The beginning of March seems like a very different century. In just a few weeks, the outbreak of coronavirus has completely rewritten political rules around the world. Free democracies imposed authoritarian restrictions to fight the invisible enemy. The new reality involves quarantine, phone tracking, and even QR codes to exit your home.
Here in Russia, where there has always been more control, the old reality looks more like a dress rehearsal of what we are facing now. Putin’s popularity and his entire authoritarian system is based on the notion that only his strong hand will save the nation from disaster.
It may seem to his people that just such a moment has come. But the Russian leader essentially left the stage.
Until mid-March, Putin seemed to ignore the coronavirus altogether. On those rare occasions when he was talked about, he dismissed talk of a local epidemic as “provocation.” The situation was supposedly under control. It was assumed that Russia is an island of normality in the raging sea of globalism. Healthy, unlike frail opponents.
The pandemic, of course, had other plans, and after a sharp jump in the number of Covid-19 patients, strict isolation inevitably came.
But when this happened, Putin disappeared somewhere. In a televised address a few days earlier, on March 28, the leader of the country mumbled something about the “non-working week.” He also proposed a crude plan on how to help businesses overcome the crisis, but essentially raised taxes.
In the end, the mayor of Moscow, Sergei Sobyanin, filled the niche, taking on the role of president.
But what are these new rules, and how they will work in practice, no one really knows.
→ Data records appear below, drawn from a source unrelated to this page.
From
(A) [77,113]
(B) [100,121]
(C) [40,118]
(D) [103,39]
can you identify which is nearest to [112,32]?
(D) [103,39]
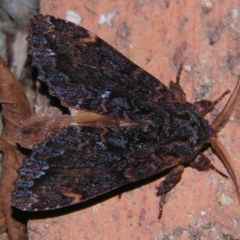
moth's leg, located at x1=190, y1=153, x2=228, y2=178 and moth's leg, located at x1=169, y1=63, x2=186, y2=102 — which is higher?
moth's leg, located at x1=169, y1=63, x2=186, y2=102

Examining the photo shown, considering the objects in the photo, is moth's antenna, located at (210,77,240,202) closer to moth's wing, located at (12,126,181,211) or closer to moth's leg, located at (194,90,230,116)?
moth's leg, located at (194,90,230,116)

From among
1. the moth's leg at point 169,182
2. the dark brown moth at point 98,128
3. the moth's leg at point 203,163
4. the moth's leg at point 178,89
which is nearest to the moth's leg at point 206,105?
the dark brown moth at point 98,128

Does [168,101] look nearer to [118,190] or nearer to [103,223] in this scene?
[118,190]

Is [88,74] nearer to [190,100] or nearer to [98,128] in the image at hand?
[98,128]

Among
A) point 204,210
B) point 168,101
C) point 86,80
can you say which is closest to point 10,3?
point 86,80

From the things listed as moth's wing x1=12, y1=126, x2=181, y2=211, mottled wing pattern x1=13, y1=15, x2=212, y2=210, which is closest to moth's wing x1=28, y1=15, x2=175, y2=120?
mottled wing pattern x1=13, y1=15, x2=212, y2=210

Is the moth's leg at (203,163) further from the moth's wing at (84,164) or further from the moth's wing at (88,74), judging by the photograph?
the moth's wing at (88,74)

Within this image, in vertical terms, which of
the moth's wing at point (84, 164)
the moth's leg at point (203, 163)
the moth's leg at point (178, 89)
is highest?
the moth's leg at point (178, 89)

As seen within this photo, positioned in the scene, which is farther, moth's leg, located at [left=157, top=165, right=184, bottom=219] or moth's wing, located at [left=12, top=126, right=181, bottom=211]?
moth's leg, located at [left=157, top=165, right=184, bottom=219]
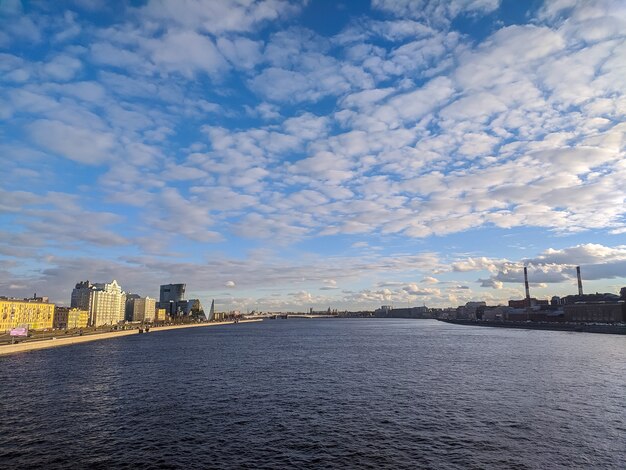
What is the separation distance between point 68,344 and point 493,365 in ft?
452

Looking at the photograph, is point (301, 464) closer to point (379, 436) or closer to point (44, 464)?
point (379, 436)

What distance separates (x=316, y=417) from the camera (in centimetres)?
4434

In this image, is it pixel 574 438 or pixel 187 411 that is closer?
pixel 574 438

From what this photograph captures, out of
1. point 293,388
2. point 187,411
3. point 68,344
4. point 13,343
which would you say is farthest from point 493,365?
point 68,344

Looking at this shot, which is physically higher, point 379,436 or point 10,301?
point 10,301

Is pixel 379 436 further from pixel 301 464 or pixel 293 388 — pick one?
pixel 293 388

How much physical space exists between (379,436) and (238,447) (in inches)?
492

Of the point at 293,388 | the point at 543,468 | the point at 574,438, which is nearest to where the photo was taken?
the point at 543,468

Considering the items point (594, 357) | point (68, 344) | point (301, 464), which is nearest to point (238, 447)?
point (301, 464)

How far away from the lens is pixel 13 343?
11706cm

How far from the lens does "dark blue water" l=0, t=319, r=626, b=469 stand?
109 ft

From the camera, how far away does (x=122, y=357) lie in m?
105

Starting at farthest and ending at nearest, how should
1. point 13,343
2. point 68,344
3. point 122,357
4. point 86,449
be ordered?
point 68,344
point 13,343
point 122,357
point 86,449

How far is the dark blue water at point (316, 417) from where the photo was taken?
109 feet
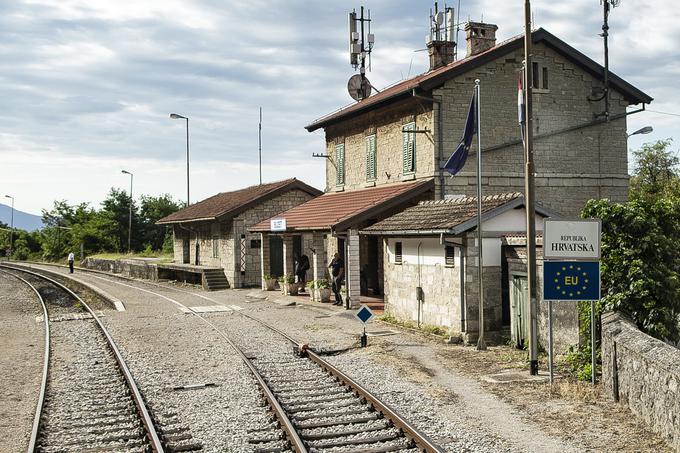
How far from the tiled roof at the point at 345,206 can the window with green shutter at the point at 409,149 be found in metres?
0.51

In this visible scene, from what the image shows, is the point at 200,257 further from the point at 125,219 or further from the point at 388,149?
the point at 125,219

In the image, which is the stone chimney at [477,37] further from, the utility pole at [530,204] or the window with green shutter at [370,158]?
the utility pole at [530,204]

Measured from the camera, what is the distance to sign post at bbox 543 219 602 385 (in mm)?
10578

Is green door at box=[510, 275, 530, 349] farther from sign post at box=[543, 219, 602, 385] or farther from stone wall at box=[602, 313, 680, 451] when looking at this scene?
stone wall at box=[602, 313, 680, 451]

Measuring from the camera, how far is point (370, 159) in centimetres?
2539

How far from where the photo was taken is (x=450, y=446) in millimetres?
7719

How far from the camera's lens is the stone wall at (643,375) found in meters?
7.59

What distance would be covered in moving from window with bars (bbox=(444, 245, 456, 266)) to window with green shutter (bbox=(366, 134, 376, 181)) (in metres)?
9.74

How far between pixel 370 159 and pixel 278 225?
3982 mm

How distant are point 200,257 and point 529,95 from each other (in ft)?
88.0

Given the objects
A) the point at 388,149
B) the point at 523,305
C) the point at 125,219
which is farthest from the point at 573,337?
the point at 125,219

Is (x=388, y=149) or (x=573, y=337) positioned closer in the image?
(x=573, y=337)

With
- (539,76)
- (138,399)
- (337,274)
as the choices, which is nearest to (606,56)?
(539,76)

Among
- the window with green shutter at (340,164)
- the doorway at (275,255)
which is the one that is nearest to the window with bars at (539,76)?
the window with green shutter at (340,164)
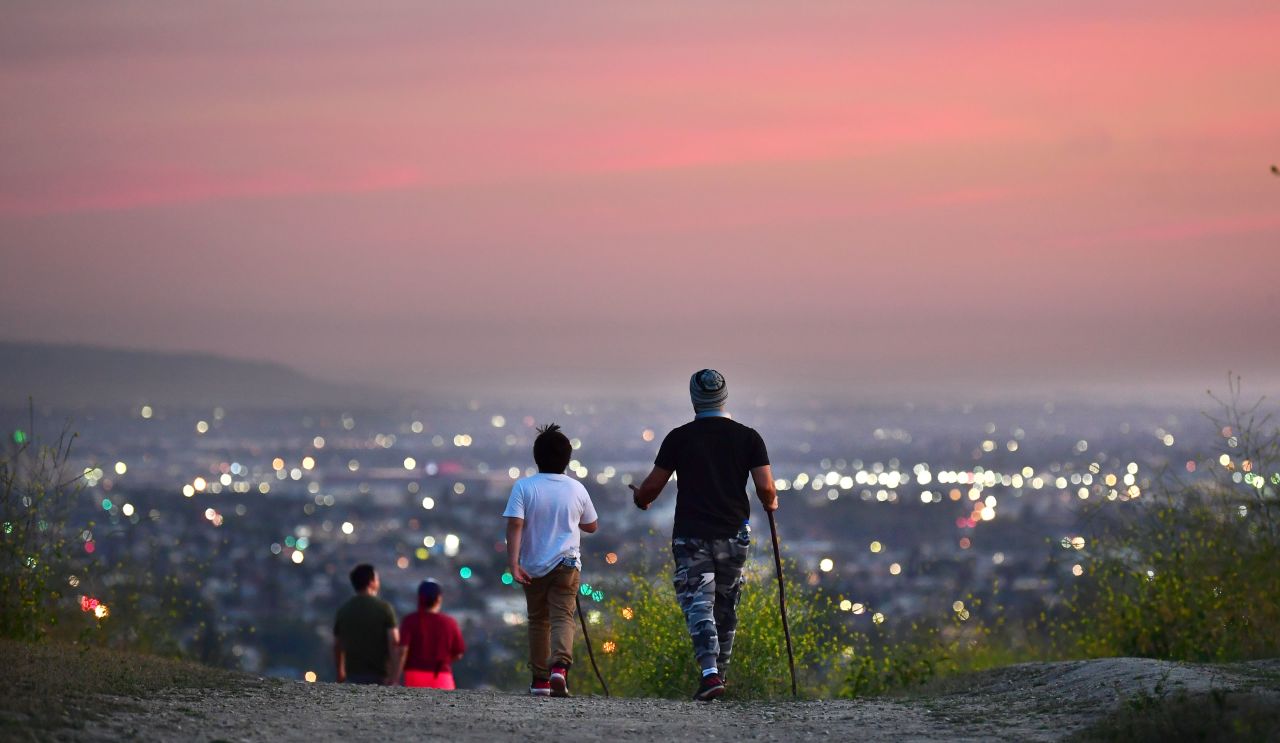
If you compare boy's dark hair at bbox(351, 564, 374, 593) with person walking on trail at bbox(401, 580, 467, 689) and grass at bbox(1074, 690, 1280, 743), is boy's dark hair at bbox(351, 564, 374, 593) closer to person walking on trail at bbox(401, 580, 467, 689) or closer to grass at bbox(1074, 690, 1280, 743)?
person walking on trail at bbox(401, 580, 467, 689)

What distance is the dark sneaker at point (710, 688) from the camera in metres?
10.6

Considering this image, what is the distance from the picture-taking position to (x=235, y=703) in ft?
30.7

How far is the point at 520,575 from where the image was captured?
10.9 meters

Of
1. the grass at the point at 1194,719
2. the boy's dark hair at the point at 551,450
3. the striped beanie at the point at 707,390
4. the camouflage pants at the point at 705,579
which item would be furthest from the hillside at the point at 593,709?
the striped beanie at the point at 707,390

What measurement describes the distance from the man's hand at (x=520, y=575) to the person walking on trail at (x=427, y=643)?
2304mm

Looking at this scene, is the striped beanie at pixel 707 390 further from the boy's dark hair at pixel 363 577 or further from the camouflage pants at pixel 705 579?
the boy's dark hair at pixel 363 577

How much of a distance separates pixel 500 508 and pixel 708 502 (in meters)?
63.1

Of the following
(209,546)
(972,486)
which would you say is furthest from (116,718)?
(972,486)

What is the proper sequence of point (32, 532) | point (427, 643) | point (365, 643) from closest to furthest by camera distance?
point (32, 532) → point (427, 643) → point (365, 643)

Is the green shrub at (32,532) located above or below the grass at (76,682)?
above

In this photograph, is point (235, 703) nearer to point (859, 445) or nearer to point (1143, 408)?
point (859, 445)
Such confusion reigns in the country that, according to many, “you’ll understand what the hell is going on.”
With the disappearance of Putin, rumors spread from the front line. Recalling that the president has not been seen in public since the end of March, some publications even suggested that the 67-year-old president could have become ill himself or, otherwise, was waiting for the epidemic in the shade.
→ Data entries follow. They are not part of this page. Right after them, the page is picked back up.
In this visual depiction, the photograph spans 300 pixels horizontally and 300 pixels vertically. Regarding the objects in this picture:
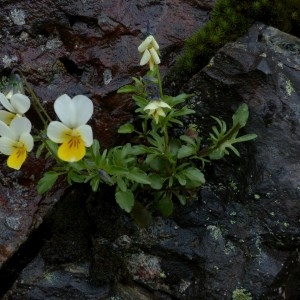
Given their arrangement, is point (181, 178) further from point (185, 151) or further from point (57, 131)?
point (57, 131)

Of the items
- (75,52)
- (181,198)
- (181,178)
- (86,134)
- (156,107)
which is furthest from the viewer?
(75,52)

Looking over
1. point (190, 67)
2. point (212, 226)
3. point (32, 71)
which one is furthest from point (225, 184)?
point (32, 71)

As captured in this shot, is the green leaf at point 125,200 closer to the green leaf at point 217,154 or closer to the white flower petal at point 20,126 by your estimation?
the green leaf at point 217,154

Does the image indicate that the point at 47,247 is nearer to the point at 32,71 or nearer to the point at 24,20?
the point at 32,71

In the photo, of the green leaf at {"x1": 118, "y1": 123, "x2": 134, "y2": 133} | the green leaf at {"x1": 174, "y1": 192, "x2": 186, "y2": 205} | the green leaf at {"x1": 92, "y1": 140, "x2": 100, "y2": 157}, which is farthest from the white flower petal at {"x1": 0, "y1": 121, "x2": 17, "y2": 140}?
the green leaf at {"x1": 174, "y1": 192, "x2": 186, "y2": 205}

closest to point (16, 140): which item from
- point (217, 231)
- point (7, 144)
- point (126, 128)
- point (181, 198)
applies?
point (7, 144)

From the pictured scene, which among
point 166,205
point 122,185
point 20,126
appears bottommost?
point 166,205

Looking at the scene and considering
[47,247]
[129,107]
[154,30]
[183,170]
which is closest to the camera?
[183,170]

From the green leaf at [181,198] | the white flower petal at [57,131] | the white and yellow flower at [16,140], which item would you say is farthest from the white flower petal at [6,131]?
the green leaf at [181,198]
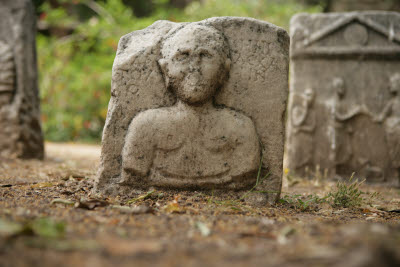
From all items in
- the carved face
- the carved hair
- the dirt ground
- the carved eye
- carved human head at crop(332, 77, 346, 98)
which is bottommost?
the dirt ground

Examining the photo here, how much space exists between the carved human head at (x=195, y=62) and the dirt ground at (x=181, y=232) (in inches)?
27.1

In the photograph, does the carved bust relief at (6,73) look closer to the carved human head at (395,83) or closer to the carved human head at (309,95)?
the carved human head at (309,95)

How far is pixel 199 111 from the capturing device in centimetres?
262

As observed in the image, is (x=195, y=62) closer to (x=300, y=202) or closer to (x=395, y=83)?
(x=300, y=202)

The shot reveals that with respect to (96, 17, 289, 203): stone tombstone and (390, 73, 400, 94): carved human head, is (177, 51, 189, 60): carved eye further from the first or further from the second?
(390, 73, 400, 94): carved human head

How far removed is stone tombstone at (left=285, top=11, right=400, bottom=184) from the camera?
14.3 feet

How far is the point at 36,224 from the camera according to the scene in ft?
5.26

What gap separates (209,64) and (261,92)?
44 cm

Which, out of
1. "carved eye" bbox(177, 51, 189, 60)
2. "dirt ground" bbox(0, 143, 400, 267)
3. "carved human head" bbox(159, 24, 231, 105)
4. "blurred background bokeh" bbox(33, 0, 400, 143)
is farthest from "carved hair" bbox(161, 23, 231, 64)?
"blurred background bokeh" bbox(33, 0, 400, 143)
The Kremlin’s latest reports on Putin’s schedule are also curious. So, on Sunday, an official representative said that the president would spend “at least another week”, working “almost in complete isolation” in his residence. But the very next day, Putin met in the Kremlin with two ministers.
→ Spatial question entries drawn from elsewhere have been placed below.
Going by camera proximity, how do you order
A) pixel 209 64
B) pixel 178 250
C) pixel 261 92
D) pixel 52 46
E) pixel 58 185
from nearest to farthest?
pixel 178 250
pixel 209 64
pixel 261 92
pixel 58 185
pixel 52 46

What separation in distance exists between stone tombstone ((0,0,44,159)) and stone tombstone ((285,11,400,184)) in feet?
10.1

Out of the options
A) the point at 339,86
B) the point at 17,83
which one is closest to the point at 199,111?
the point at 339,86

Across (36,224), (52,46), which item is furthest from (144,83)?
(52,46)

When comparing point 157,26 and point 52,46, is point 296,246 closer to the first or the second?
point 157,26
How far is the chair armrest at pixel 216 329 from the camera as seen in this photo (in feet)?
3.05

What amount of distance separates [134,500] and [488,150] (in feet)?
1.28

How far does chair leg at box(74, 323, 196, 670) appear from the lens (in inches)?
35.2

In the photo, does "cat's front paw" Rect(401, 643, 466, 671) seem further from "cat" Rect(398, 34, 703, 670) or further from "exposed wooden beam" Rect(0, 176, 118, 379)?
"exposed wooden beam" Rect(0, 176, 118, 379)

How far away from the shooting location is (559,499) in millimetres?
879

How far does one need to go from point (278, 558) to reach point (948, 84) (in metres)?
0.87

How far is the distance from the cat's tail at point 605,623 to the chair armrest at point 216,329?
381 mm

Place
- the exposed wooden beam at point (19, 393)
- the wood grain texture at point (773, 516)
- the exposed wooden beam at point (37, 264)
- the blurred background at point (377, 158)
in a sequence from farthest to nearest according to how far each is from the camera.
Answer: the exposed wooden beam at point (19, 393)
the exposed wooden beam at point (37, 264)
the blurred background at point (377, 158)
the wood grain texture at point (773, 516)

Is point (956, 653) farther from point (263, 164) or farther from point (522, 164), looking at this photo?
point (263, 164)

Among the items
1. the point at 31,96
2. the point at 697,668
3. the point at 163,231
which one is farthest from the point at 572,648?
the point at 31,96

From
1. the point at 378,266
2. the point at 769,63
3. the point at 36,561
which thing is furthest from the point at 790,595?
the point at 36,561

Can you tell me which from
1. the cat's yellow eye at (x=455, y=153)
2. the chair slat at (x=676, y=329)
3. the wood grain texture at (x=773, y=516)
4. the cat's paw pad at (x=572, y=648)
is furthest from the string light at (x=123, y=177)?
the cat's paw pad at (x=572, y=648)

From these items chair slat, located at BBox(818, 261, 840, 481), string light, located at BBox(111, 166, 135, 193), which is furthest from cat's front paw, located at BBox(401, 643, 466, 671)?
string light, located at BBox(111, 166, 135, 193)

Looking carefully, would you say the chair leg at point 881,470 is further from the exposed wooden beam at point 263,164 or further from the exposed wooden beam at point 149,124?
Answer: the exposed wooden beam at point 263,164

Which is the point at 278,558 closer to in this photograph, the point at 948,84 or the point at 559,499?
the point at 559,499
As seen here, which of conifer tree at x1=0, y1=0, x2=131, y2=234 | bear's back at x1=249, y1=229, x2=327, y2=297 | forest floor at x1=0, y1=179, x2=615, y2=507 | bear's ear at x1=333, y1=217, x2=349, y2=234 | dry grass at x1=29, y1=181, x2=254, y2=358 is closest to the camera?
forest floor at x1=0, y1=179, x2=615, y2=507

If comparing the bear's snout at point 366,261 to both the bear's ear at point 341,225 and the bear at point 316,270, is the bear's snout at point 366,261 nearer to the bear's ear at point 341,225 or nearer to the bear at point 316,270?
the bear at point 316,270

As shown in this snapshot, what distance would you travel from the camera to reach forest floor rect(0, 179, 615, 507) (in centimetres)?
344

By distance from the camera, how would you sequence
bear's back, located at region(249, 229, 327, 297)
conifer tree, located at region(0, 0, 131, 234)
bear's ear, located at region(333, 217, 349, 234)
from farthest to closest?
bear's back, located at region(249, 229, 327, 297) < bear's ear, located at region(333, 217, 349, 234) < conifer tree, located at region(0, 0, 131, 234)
From the frames and transcripts published in the media, one can see the president shaking hands with men. Not a word was said about coronavirus.
Given Putin’s pivotal role in Russian politics, even his apparent absence is becoming news. It is less clear how this will affect the mood in the country. Russians tend to forgive a lot for their politicians. But things will change if the number of victims jumps, and the health care system – God forbid – falter.